Copyright 2011, James Michael Howard, Fayetteville, Arkansas, U.S.A.

 

 

Anoikis is a form of programmed cell death which is induced by anchorage-dependent cells detaching from the surrounding extracellular matrix (ECM).  Usually cells stay close to the tissue to which they belong since the communication between proximal cells as well as between cells and ECM provide essential signals for growth or survival. When cells are detached from the ECM, i.e. there is a loss of normal cell-matrix interactions, they may undergo anoikis.
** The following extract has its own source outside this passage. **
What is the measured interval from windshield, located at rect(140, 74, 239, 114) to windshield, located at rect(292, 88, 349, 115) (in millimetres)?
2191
However, metastatic tumor cells may escape from anoikis and invade other organs.”  (“Anoikis,” Wikipedia on the web)

 

(Note:  This may sound contradictory as you read, so keep in mind that I am writing of “relatively” different amounts of DHEA. Even if DHEA is “low,” the relative amount of DHEA a cell may absorb may actually be “increased” when a cell's surface is increased.)

 

It is my hypothesis that evolution selected DHEA because it optimizes replication and transcription of DNA.  Therefore DHEA levels positively affect all tissues, including cancer.  Basically, I suggest cell surface access to DHEA determines whether a cell simply divides or enters into differentiation and becomes part of a tissue.  That is, as tissues form, the amount of available DHEA determines the amount of DNA activity.  A large amount of DHEA can stimulate the genes which control mitosis while reduced DHEA activates less DHEA activity.  The amount would change as the cell becomes part of a tissue matrix which would reduce the cell surface area necessary to absorb DHEA.  As tissues develop, cell adhesions increase which reduce cell surface area.  These adhesions would be characteristic of the differentiated state of the tissue level.  It follows that as the embryo develops and grows, different genes would be activated sequentially because of this mechanism.

 

I think low DHEA triggers cancer oncogenes.  DHEA naturally begins to decline around the ages of twenty to twenty-five, reaching very low levels in old age.  Most cancers develop in old age; I think it is because of low DHEA.  As DHEA declines, the ability to maintain tissues also declines.  This reduces the cell adhesions within the tissues and exposes some cells to the extra cellular milieu.  This exposes some cells to increased DHEA availability, that is, their cell surfaces increase and they absorb a “relatively” increased amount of DHEA compared to that required to maintain the differentiated state.  If the cell contains oncogenes, that is, genes which are turned on by extra DHEA inappropriately, then they begin to divide and cancer is initiated.  (Early on in our development, our very early cells exhibit increased free surface areas so mitosis occurs more than differentiation; the ratio is changed as tissues develop.)

 

If DHEA declines and cell adhesions decline, then a cell's surface area may increase.  If the cell contains oncogenes which start mitosis, the extra absorbed DHEA would drive mitosis; cancer in situ would form.  If, in some of the cells, cell adhesions are reduced significantly to the point that the cell is released, then the cancer would metastases.  Metastatic cells avoid the “programmed cell death” of anoikis because they are able to duplicate.  If the released cells do not start mitosis, then they are simply free differentiated cells and cannot survive because they do not duplicate, and they appear to exhibit “programmed cell death.”

 

(Note: All cells compete for available DHEA.  This competition is part of our developmental pattern; for example, I think the human brain takes DHEA at the expense of the body.  This is why our brains are big but our bodies are smaller compared to other primates.

 

Since cancer cells exhibit increased surface areas, cancer can absorb DHEA at the expense of other tissues.  I suggest this is how cancer causes cachexia, the decline of the body during cancer and is especially increased in the elderly who are not producing DHEA in large amounts.)